The center’s director of strategy, Phanny Lun, said it is a critical time to provide legal advice, leadership training, and other support to transgender immigrants, who are being attacked intersectionally by the current administration.
“It’s knowing that there’s community and support,” Lun said. “That’s a really big thing – and making sure that our community knows that there are services out there for us. Not just doom and gloom.”
Lun said the narratives in the media make it easy for trans people to believe there is no support for them. “That’s not true,” Lun emphasized, adding that immigrants and trans people “have a place and a group that will be of assistance to them.”
While the center focuses on trans immigrants from Southeast Asia, Rimi made it clear Parivar is open to immigrants from any country.

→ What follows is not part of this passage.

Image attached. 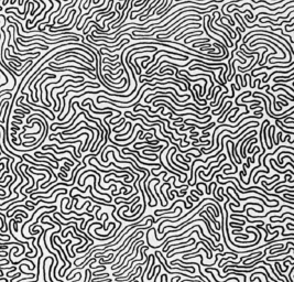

The website says the center is the country’s “first & only Kinnar Hijrah led and empowering organization centering Indian South Asian and Global South transgender, gender-diverse, and intersex (TGNCI) immigrants and asylees” with a goal to “advance social, economic, and legal equity through advocacy, arts, direct support, and leadership development.”
“We reclaim spaces beyond cisnormativity,” the site continues, “confront systemic barriers, and build bold, affirming pathways where our communities thrive locally and globally grounded in dignity, belonging, and pride.”